**What the exercise asks**
Find and copy each line of the records where the string "species" shows up.

**Information shown**
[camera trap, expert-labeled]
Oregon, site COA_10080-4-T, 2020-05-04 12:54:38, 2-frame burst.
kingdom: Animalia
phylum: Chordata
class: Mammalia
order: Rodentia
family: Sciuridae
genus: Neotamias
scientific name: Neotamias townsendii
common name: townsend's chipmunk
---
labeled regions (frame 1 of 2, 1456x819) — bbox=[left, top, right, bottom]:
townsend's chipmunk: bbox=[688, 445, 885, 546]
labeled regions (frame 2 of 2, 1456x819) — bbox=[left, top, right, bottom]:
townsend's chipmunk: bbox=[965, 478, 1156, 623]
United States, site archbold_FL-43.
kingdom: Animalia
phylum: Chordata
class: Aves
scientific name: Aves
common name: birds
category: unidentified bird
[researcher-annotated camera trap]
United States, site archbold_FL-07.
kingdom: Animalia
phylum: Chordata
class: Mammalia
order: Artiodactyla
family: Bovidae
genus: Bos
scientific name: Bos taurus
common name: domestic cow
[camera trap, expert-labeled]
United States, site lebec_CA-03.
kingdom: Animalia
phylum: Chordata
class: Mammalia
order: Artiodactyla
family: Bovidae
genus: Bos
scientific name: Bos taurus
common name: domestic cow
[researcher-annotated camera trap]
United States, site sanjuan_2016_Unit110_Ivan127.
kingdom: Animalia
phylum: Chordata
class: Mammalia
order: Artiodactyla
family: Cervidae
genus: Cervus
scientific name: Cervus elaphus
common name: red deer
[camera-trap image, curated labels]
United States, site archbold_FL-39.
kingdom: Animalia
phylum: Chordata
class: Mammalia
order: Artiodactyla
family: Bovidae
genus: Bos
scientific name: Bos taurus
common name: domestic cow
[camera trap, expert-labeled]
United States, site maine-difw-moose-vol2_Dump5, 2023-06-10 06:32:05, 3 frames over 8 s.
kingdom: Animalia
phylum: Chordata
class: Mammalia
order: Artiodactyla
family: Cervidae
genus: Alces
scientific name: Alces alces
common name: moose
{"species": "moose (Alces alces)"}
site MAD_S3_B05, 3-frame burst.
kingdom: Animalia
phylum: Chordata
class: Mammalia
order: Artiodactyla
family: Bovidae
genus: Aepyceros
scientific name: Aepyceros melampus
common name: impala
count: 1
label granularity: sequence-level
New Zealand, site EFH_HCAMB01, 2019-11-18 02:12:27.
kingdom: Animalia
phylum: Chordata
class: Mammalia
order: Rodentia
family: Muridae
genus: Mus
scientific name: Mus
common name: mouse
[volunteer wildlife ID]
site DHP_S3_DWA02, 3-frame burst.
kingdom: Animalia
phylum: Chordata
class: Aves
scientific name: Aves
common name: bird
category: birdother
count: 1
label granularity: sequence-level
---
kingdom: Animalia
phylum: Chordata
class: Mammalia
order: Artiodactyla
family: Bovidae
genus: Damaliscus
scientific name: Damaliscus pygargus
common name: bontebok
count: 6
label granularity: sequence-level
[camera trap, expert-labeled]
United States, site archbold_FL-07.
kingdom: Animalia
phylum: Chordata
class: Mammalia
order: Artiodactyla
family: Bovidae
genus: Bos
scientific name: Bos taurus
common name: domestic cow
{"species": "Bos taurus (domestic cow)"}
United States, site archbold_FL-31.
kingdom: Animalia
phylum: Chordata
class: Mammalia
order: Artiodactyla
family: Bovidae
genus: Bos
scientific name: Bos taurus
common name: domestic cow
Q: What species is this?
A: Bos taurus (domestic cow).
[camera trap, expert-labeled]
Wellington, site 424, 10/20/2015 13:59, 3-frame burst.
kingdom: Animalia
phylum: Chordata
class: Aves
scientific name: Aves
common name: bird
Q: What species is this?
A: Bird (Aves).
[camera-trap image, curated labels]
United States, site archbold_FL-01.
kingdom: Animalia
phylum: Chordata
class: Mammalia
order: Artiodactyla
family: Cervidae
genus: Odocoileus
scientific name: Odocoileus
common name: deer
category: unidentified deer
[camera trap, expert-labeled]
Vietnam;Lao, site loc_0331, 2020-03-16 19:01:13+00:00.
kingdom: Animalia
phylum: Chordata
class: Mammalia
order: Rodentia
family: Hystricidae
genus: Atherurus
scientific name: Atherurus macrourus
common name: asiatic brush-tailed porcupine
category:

**Output for this task**
{"species": "moose (Alces alces)"}
{"species": "Bos taurus (domestic cow)"}
Q: What species is this?
Q: What species is this?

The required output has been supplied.